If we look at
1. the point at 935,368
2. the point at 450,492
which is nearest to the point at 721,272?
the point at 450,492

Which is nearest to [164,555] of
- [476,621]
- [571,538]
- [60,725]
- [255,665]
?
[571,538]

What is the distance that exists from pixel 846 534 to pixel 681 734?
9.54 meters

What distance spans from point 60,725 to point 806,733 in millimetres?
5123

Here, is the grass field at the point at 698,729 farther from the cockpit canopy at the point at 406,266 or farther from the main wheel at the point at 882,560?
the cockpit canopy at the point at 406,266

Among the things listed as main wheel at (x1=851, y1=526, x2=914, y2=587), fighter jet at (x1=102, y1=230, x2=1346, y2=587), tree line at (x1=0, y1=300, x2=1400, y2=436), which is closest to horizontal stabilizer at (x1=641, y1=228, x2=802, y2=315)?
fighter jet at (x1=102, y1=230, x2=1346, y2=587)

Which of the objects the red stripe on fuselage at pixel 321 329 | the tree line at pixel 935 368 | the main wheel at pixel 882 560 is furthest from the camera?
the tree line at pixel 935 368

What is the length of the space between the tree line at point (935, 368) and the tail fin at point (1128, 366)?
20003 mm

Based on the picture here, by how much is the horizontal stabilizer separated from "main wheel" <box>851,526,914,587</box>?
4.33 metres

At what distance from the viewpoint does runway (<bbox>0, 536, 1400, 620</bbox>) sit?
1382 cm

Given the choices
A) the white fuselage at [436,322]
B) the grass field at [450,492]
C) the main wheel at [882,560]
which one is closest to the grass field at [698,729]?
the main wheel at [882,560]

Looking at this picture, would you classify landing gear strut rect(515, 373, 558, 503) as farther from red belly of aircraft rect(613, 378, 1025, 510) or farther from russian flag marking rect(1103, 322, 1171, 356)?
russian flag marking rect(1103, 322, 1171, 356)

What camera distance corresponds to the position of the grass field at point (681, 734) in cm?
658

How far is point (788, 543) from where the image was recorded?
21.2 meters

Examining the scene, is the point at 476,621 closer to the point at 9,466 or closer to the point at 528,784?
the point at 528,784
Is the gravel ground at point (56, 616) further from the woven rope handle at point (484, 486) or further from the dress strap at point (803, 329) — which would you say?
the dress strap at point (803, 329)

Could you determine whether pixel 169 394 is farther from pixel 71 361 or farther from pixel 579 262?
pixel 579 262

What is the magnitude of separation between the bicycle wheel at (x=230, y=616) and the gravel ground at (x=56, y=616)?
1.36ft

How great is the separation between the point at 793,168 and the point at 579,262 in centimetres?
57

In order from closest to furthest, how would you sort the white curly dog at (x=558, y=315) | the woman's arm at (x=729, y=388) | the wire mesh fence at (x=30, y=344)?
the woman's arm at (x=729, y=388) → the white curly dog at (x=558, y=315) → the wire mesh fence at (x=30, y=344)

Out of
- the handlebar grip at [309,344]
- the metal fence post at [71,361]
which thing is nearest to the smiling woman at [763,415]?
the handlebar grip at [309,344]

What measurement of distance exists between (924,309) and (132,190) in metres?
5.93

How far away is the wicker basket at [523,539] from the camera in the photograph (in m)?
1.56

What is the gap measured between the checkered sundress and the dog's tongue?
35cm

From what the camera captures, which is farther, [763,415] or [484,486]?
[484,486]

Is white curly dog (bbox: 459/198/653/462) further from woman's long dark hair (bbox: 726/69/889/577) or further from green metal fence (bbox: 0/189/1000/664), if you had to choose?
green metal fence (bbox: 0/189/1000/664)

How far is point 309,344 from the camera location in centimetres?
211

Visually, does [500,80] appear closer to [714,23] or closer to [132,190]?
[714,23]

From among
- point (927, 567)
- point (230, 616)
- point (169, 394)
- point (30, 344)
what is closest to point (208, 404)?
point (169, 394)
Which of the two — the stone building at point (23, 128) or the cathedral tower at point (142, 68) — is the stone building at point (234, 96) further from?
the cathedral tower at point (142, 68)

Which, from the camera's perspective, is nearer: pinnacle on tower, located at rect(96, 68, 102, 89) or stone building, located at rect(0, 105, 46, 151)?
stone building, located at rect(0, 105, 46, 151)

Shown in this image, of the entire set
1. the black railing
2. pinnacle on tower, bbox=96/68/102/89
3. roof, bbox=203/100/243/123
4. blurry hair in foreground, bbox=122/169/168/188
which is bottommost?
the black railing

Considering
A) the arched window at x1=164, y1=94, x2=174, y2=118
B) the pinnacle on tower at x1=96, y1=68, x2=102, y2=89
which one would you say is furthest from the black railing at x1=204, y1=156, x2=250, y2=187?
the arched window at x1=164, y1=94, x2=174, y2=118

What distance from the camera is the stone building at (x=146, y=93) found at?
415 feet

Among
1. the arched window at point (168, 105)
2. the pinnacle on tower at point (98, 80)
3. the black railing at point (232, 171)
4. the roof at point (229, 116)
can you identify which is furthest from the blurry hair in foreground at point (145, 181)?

——————

• DIRECTIONS: Copy the listing above, substituting "blurred hair in foreground" for every instance of "blurry hair in foreground" and leaving all other text as it is.

• RESPONSE TO THIS EXERCISE:
If we look at
1. the point at 935,368
2. the point at 450,492
which is nearest to the point at 721,272?
the point at 450,492

Which is nearest to [164,555] of
- [476,621]
- [571,538]
- [60,725]
- [255,665]
?
[571,538]

What is the distance that exists from pixel 846 534 to pixel 681 734?
9.54 meters

What distance spans from point 60,725 to point 806,733 in millimetres?
5123

Here, is the grass field at the point at 698,729 farther from the cockpit canopy at the point at 406,266 or farther from the main wheel at the point at 882,560?
the cockpit canopy at the point at 406,266

Among the things listed as main wheel at (x1=851, y1=526, x2=914, y2=587), fighter jet at (x1=102, y1=230, x2=1346, y2=587), tree line at (x1=0, y1=300, x2=1400, y2=436), which is closest to horizontal stabilizer at (x1=641, y1=228, x2=802, y2=315)?
fighter jet at (x1=102, y1=230, x2=1346, y2=587)

Which of the objects the red stripe on fuselage at pixel 321 329 | the tree line at pixel 935 368 | the main wheel at pixel 882 560 is furthest from the camera?
the tree line at pixel 935 368

What is the length of the space between the tree line at point (935, 368) and the tail fin at point (1128, 366)?
20003 mm

Based on the picture here, by how much is the horizontal stabilizer separated from "main wheel" <box>851,526,914,587</box>?
4.33 metres

At what distance from the viewpoint does runway (<bbox>0, 536, 1400, 620</bbox>) sit?
1382 cm

Given the choices
A) the white fuselage at [436,322]
B) the grass field at [450,492]
C) the main wheel at [882,560]
which one is closest to the grass field at [698,729]?
the main wheel at [882,560]

Looking at this picture, would you classify landing gear strut rect(515, 373, 558, 503) as farther from red belly of aircraft rect(613, 378, 1025, 510) or farther from russian flag marking rect(1103, 322, 1171, 356)?
russian flag marking rect(1103, 322, 1171, 356)

What camera distance corresponds to the position of the grass field at point (681, 734) in cm?
658

How far is point (788, 543) from where the image was recorded?
21.2 meters

Examining the scene, is the point at 476,621 closer to the point at 9,466 or closer to the point at 528,784?
the point at 528,784
Is the gravel ground at point (56, 616) further from the woven rope handle at point (484, 486) or further from the dress strap at point (803, 329) — which would you say?
the dress strap at point (803, 329)

Could you determine whether pixel 169 394 is farther from pixel 71 361 or farther from pixel 579 262?
pixel 579 262

What is the magnitude of separation between the bicycle wheel at (x=230, y=616) and the gravel ground at (x=56, y=616)?
1.36ft

How great is the separation between the point at 793,168 and the point at 579,262 in centimetres?
57

In order from closest to furthest, how would you sort the white curly dog at (x=558, y=315) | the woman's arm at (x=729, y=388) | the wire mesh fence at (x=30, y=344)?
the woman's arm at (x=729, y=388) → the white curly dog at (x=558, y=315) → the wire mesh fence at (x=30, y=344)

Out of
- the handlebar grip at [309,344]
- the metal fence post at [71,361]
which thing is nearest to the smiling woman at [763,415]?
the handlebar grip at [309,344]

What measurement of distance exists between (924,309) and (132,190) in metres?
5.93

How far away is the wicker basket at [523,539] from the camera in the photograph (in m)?
1.56

What is the gap measured between the checkered sundress and the dog's tongue?
35cm

From what the camera captures, which is farther, [763,415] or [484,486]?
[484,486]

Is white curly dog (bbox: 459/198/653/462) further from woman's long dark hair (bbox: 726/69/889/577) or further from green metal fence (bbox: 0/189/1000/664), if you had to choose?
green metal fence (bbox: 0/189/1000/664)

How far is point 309,344 from the camera location in centimetres?
211

Visually, does [500,80] appear closer to [714,23] or closer to [132,190]?
[714,23]

From among
- point (927, 567)
- point (230, 616)
- point (169, 394)
- point (30, 344)
what is closest to point (208, 404)?
point (169, 394)
Which of the two — the stone building at point (23, 128) or the cathedral tower at point (142, 68) — is the stone building at point (234, 96) further from?
the cathedral tower at point (142, 68)

Which, from the camera's perspective, is nearer: pinnacle on tower, located at rect(96, 68, 102, 89) or stone building, located at rect(0, 105, 46, 151)?
stone building, located at rect(0, 105, 46, 151)

Shown in this image, of the entire set
1. the black railing
2. pinnacle on tower, bbox=96/68/102/89
3. roof, bbox=203/100/243/123
4. blurred hair in foreground, bbox=122/169/168/188
which is bottommost?
the black railing

Considering
A) the arched window at x1=164, y1=94, x2=174, y2=118
B) the pinnacle on tower at x1=96, y1=68, x2=102, y2=89
which one would you say is furthest from the black railing at x1=204, y1=156, x2=250, y2=187?
the arched window at x1=164, y1=94, x2=174, y2=118

What distance from the camera is the stone building at (x=146, y=93) found at?
415 feet

Among
1. the arched window at point (168, 105)
2. the pinnacle on tower at point (98, 80)
3. the black railing at point (232, 171)
4. the roof at point (229, 116)
can you identify which is furthest from the blurred hair in foreground at point (145, 181)?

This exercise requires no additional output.